In other words, how did this project come to be?

There was a short term catalyst: losing someone I wouldn't hesitate to characterize as the great love of my life.

This loss surprisingly generated a number of larger thoughts within me about myself, my relationships, and my life. I couldn't help, in grief, to wonder at how I'd become the person I am now. I felt insecure, at times worthless or hopeless. I felt empty of distinguishing characteristics. I felt loveless and unable to love. I felt a total and cripping loss of what were once my creativity, my senses of self and of self-worth, my confidence, and my self-esteem.

In other words, I had become what I could only call a ghost. I wasn't a shell. I was a shade of a human being.

At the risk of sounding too full of self-pity, I would like to recount the rest of my process of realization about where my life had led me. As I thought more about my situation, I couldn't help but go over the past seven or ten years in my head, trying to reach back to some kind of origin I felt should be there.

I think I wanted to find the core or the kernel of my identity.

What I came to identify as an overarching issue over these years was my readiness to change or adapt in reaction to boyfriends and other love interests. This may sound silly or obvious, but the extent of what I had been unconsciously doing was, to me, somewhat shocking.

I remember a time when I was more self-assured; when I was deeply creative and devoted to my own projects; when I did what I wanted without much thought of what others would think of me. I related to others on my own terms. My approach to dating and to becoming involved with other people was very much based on them liking me the way I already was: someone who wanted me to change the way I looked or acted would be someone beneath me.
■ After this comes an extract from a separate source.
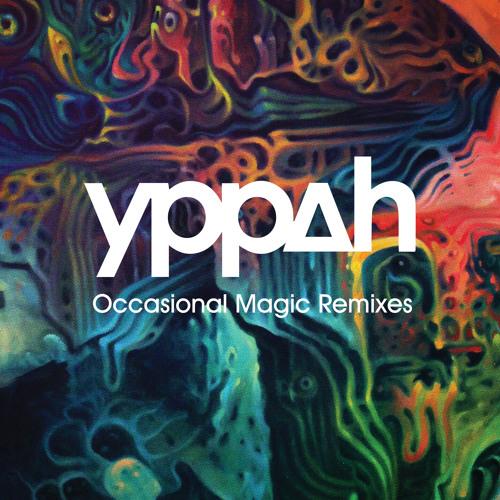 Yppah - 'Occasional Magic' (Ulrich Schnauss Remix)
The thing is, I never found myself in a situation where a change was demanded of me. But I realize now that over time, when I became involved with people I deeply admired, I desperately wanted these people to return my feelings. I wanted to be liked by someone I looked up to and respected and ultimately was the kind of person that I wished I was like, whether or not I realized that myself. In anticipation of anything strange about myself that could scare off others, I became self-conscious for the first time. I examined myself critically: my style, my behavior, my hair, my clothes, my hobbies, my social interface with other people. I watched what I did, what I said, what I thought.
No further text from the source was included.